* Exercise directions
Reproduce exactly the span of lines that opens with the line containing "groupe d'enfants jouant" and closes with the last line of the entries below.

* Data for this task
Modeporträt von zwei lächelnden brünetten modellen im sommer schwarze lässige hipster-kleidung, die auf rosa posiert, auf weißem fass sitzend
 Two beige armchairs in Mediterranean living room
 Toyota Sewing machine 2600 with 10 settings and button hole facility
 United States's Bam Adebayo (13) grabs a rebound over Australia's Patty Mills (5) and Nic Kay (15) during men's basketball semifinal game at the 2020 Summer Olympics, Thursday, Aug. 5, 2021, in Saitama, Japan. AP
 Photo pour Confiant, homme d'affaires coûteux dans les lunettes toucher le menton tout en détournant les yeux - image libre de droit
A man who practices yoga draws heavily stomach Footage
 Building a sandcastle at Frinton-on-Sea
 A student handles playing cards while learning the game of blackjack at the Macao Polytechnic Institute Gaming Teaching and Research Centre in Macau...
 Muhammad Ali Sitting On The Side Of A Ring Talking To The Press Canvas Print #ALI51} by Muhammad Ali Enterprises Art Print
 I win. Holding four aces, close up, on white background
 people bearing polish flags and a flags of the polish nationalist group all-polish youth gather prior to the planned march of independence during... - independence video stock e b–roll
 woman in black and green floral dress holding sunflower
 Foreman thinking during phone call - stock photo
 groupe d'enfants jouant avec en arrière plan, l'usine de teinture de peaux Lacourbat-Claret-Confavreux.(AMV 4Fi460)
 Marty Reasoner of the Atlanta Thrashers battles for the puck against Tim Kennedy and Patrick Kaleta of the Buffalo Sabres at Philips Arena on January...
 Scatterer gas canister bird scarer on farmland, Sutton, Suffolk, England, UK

* Result of this task
 groupe d'enfants jouant avec en arrière plan, l'usine de teinture de peaux Lacourbat-Claret-Confavreux.(AMV 4Fi460)
 Marty Reasoner of the Atlanta Thrashers battles for the puck against Tim Kennedy and Patrick Kaleta of the Buffalo Sabres at Philips Arena on January...
 Scatterer gas canister bird scarer on farmland, Sutton, Suffolk, England, UK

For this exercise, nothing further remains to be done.